Document text =>

────────────────────

3 Preliminaries: Set Disjointness

The Set Disjointness problem is a two-party communication complexity decision problem where two players each receive a subset of an universe [N] and must decide whether their subsets are disjoint. This problem is known to require \(\varOmega (N)\) communication – as large as the players’ inputs – to solve with bounded error by a randomized communication complexity protocol  [5, 29, 34]. Doing a reduction from Set Disjointness to a task in the Congest model has been a fruitful source of lower bounds  [1, 9, 10, 21, 27, 36].

In this paper, we will use slight variations of the original Set Disjointness problem. We consider a subset of the original problem, where the players have two additional promises: that their sets are of size at most s, and that their sets’ intersection is either empty or contains at least t elements, where s and t are two integer parameters.

Definition 2 (Gap Bounded Size Set Disjointness)

Let Nst be three integers such that \(N\ge s \ge t > 0\), \(\mathcal X=\mathcal Y=[N]\), and the players’ set of admissible inputs \(\mathcal I_{s,t}\subseteq \mathcal X\times \mathcal Y\) be:

$$\begin{aligned} \mathcal I_{s,t}=\left\{ (X,Y):|X| \le s , |Y|\le s , |X \cap Y| \in \{0\}\cup [t,+\infty )\right\} \end{aligned}$$

The Gap Bounded Size Set Disjointness problem \(\mathbf {DISJ}^N_{s,t}: \mathcal I_{s,t} \rightarrow \{0,1\}\) is defined as:

$$\mathbf {DISJ}^N_{s,t}(X,Y) = {\left\{ \begin{array}{ll} 1 &{} \text {if }X \cap Y = \emptyset ,\\ 0 &{} \text {otherwise}. \end{array}\right. }$$

The standard Set Disjointness problem corresponds to the choice of parameters \(s=N,t=1\). A commonly studied variant bounds the size of the player’s sets but promises nothing about the intersection (\(t=1\)). This problem is known to have randomized communication complexity \(\varTheta (s)\)  [26]. Computing the intersection of the two sets also has randomized communication complexity only \(\varTheta (s)\)  [7]. Leaving the players’ sets unbounded (\(s=N\)) while keeping the promise on the intersection’s size also appears in the literature, referred to as the Gap Set Disjointness problem  [14, 32]. In both cases, the lower bound is a simple consequence of the lower bound for the standard Set Disjointness problem.

────────────────────

Assignment =>
Return the part of the set disjointness text word for word, starting at "In this paper, we" and ending at "Size Set Disjointness)".

(Stored data entries)
────────────────────

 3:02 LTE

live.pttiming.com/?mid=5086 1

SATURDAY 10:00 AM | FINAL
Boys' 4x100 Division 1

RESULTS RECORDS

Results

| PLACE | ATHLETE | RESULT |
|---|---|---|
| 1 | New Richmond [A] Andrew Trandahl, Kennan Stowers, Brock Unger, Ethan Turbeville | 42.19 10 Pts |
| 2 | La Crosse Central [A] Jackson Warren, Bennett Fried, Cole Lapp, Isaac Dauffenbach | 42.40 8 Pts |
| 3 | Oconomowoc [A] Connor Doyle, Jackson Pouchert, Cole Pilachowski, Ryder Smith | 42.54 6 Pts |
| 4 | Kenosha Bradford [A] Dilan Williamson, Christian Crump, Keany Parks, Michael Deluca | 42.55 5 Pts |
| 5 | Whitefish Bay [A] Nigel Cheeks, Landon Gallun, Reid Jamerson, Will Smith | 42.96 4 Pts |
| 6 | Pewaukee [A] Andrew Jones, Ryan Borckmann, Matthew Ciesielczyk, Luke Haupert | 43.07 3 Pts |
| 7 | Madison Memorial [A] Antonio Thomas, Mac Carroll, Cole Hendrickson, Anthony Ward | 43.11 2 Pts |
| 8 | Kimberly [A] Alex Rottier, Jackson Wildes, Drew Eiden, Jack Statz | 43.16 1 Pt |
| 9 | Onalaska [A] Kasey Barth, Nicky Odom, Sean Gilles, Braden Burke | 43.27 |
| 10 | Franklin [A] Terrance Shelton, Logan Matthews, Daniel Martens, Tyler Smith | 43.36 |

────────────────────

Solved problem =>
In this paper, we will use slight variations of the original Set Disjointness problem. We consider a subset of the original problem, where the players have two additional promises: that their sets are of size at most s, and that their sets’ intersection is either empty or contains at least t elements, where s and t are two integer parameters.

Definition 2 (Gap Bounded Size Set Disjointness)